NEW YORK, July 11 (IFR) - Tiny California-based Progreso
Financiero surprised many in the ABS market in June by selling
its second securitization based on loans that have a relatively
high risk of not being repaid.
The niche lender, which targets Hispanics with little or no
credit history, underpinned the deal with loans that average
just US$1,600 but carry at least a 30% interest rate.
Despite what might seem to be shaky collateral, however,
Progreso sold the unrated US$102m consumer loan securitization
to a wide range of buyers, CFO Jonathan Coblentz told IFR.
Led by Jefferies, the deal was sold to institutional
investors, banks, money managers and hedge funds, some of whom,
he said, had also bought Progreso's first trade.
The risks for investors are plentiful, of course, not least
because the debt is unsecured; there is no collateral available
to seize if borrowers fail to repay.
Even so, Progreso sold the A and B classes of the new deal
with 3.5% and 6% coupons respectively - even cheaper than the 4%
and 8% on its first US$137m trade a year ago, Coblentz said.
"One reason we have repeat investors is that people were
able to look at the track record of the first deal, and it was
better than projected," he said in an interview.
To help offset the risks to buyers of the bonds, the issuer
retained a subordinate 15% slice of each trade.
FILLING THE VOID
Like similar firms OnDeck and Social Finance, Progreso is
trying to fill spaces in the consumer loan market abandoned by
banks in the wake of new regulations since the financial crisis.
Even as those traditional lenders have pulled back, however,
lending to riskier customers in the United States since the
crisis has again been on the rise.
According to Equifax, six out of 10 US consumer finance
loans now go to subprime or other higher risk borrowers.
That spells opportunity for young companies like Progreso,
which was founded by Coblentz, a 14-year veteran of ABS banking
at Goldman Sachs and Credit Suisse, in 2005.
Licensed to operate in California, Texas and Illinois,
Progreso typically makes loans with a 17-month maturity at an
eye-watering interest rate of 30%.
And some customers likely are on the hook for a great deal
more than that.

:: Stored data ::
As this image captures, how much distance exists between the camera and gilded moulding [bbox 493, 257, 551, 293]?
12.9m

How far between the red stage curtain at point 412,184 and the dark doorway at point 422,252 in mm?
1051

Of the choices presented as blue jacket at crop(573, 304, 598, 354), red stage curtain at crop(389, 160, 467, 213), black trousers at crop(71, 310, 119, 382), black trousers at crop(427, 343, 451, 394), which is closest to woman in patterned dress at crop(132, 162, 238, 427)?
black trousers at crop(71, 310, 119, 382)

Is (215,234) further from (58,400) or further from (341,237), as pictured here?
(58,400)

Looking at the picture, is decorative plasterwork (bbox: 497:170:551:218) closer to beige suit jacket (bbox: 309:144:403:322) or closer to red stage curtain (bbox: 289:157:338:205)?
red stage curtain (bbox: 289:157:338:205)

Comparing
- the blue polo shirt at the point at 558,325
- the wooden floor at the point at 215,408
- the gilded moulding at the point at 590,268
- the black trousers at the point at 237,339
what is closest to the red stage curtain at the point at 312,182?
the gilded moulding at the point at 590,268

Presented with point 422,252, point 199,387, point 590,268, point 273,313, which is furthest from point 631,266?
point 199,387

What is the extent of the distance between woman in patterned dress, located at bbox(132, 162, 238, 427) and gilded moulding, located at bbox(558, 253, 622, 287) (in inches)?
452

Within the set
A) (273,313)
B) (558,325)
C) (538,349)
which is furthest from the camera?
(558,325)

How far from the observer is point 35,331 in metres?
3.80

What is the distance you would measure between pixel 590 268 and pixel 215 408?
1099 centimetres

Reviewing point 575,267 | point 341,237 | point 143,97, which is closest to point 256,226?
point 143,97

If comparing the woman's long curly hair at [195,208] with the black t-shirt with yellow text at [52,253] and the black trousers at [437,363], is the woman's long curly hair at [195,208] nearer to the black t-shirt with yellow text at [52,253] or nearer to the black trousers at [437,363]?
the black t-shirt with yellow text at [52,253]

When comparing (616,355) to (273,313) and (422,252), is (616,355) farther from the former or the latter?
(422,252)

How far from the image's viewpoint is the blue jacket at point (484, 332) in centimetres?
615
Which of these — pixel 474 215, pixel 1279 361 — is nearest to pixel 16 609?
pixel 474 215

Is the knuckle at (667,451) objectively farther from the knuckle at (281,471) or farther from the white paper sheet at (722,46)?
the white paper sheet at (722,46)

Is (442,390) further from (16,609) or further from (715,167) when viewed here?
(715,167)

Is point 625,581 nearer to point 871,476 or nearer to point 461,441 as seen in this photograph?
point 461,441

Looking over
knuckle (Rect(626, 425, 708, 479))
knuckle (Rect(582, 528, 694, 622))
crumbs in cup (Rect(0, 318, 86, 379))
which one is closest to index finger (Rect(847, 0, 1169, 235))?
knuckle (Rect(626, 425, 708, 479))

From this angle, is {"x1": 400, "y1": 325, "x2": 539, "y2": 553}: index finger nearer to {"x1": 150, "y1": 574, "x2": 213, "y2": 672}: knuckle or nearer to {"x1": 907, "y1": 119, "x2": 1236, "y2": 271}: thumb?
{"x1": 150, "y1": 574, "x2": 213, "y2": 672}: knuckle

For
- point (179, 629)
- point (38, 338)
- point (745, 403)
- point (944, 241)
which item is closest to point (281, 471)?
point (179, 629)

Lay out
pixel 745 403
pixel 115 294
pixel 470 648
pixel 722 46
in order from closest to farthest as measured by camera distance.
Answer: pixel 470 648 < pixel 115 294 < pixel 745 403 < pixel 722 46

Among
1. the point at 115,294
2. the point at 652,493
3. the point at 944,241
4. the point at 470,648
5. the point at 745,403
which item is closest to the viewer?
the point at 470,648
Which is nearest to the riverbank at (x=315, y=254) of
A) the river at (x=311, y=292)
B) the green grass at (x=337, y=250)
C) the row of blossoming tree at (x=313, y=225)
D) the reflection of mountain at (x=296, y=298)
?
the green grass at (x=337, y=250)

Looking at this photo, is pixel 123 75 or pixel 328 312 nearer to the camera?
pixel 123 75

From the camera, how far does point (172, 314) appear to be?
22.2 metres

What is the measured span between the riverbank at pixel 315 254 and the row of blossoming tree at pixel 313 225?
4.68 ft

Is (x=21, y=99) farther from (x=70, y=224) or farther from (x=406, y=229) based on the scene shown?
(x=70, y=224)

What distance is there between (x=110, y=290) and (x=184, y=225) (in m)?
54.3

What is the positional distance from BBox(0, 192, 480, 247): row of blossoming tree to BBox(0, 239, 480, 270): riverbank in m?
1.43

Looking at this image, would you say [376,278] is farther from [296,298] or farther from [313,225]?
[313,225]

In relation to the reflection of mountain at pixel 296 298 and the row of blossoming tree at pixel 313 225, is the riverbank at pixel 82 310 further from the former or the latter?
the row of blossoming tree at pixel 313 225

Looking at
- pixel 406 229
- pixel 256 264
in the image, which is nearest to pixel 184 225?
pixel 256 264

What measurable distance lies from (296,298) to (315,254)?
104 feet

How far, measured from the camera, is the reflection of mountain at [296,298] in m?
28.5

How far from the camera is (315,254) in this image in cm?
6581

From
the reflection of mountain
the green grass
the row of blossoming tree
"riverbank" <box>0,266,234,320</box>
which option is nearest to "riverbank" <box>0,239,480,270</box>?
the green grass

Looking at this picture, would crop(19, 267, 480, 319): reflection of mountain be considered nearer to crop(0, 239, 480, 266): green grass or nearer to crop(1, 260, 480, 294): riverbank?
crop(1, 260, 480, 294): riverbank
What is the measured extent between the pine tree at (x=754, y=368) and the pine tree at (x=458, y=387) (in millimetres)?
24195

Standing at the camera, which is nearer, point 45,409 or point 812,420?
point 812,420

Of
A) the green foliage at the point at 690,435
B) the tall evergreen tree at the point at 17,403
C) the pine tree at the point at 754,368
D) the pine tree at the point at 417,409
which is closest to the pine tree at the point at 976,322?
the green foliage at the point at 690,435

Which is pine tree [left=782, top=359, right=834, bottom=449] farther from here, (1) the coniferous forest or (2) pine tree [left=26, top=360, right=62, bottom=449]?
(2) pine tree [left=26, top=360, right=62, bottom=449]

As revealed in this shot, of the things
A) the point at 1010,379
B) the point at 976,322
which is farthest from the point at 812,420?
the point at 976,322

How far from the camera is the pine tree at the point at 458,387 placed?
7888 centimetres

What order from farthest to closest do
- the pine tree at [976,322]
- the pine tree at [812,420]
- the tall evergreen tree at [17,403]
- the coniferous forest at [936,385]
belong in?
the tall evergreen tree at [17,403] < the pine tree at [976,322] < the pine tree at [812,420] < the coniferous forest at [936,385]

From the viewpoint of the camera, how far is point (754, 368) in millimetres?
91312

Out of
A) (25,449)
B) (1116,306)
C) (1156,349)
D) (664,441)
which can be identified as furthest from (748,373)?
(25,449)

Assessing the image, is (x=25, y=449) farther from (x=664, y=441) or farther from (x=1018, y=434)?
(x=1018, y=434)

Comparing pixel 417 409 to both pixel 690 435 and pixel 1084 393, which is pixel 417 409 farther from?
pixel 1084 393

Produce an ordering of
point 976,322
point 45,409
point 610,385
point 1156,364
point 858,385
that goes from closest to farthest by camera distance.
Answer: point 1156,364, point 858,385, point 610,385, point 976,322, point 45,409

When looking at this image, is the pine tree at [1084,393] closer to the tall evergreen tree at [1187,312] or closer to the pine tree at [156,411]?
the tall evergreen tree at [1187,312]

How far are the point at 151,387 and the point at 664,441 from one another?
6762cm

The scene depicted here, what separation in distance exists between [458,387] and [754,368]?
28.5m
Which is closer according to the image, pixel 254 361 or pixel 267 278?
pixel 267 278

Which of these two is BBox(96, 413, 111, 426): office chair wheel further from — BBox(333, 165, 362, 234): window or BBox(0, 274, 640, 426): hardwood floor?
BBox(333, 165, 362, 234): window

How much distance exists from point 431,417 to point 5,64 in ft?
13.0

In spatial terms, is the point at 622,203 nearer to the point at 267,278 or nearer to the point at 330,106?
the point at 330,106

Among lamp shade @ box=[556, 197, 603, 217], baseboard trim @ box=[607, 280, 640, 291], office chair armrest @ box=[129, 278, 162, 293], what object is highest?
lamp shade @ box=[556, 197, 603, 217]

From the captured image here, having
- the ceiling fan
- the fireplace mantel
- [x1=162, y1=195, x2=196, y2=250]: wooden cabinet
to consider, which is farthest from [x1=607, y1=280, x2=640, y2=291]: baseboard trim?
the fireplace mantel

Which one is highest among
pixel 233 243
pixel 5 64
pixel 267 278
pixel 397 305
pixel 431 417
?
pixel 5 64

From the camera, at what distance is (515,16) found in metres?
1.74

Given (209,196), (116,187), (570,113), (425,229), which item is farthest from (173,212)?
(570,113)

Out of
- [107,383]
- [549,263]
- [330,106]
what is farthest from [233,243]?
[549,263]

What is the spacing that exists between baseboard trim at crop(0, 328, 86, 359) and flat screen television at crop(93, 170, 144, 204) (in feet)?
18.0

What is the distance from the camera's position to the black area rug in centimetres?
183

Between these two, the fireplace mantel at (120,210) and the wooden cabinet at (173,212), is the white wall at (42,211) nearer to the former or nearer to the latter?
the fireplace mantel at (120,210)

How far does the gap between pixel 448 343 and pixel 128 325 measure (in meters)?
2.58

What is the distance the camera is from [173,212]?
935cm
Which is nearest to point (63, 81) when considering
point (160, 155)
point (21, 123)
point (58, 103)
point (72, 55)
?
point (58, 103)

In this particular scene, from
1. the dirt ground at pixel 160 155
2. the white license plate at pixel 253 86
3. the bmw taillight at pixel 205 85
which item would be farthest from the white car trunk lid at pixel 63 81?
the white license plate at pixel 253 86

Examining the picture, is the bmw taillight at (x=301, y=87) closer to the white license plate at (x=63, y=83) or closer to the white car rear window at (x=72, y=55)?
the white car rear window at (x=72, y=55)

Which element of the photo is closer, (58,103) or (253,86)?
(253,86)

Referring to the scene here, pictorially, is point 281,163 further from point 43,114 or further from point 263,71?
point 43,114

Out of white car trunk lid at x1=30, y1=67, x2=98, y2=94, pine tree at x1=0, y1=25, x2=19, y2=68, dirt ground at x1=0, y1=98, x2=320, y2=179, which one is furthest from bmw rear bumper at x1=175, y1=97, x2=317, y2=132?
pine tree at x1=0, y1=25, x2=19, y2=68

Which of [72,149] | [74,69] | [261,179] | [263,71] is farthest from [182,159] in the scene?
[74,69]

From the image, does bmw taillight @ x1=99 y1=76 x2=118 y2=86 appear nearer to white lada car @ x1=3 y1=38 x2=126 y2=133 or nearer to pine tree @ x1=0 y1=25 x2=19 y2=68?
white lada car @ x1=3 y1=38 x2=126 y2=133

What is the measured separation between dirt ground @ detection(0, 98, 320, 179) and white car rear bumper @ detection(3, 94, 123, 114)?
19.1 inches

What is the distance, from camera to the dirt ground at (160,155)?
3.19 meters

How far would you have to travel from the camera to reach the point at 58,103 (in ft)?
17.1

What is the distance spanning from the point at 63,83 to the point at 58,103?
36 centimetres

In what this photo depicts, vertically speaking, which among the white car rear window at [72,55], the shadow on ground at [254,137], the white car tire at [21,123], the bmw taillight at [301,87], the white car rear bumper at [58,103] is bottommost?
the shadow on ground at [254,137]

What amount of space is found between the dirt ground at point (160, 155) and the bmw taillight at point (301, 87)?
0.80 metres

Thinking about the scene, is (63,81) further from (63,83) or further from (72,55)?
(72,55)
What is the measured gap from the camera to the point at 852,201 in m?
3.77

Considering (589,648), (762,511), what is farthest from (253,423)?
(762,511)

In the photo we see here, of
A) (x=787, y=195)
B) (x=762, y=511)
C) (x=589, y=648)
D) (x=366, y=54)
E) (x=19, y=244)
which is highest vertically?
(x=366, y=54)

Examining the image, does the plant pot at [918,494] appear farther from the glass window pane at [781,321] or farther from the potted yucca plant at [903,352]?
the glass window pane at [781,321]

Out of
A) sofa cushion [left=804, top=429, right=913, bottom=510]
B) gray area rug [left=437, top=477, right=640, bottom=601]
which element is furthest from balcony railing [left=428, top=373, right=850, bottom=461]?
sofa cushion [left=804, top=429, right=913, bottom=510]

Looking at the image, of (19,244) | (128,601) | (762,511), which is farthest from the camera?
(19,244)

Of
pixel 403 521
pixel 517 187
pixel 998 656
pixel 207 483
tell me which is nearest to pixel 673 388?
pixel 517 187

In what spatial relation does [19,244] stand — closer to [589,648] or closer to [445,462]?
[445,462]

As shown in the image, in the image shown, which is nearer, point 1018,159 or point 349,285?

:: Task requirements ::
1 – In the article about Progreso Financiero, which firm led the US$102m deal?
2 – Count the lines of the rows that contain the string "meters", matching case exactly, and give only the number.
The rows have nothing to do with the article about Progreso Financiero.

:: Final results ::
1 – Jefferies

2 – 2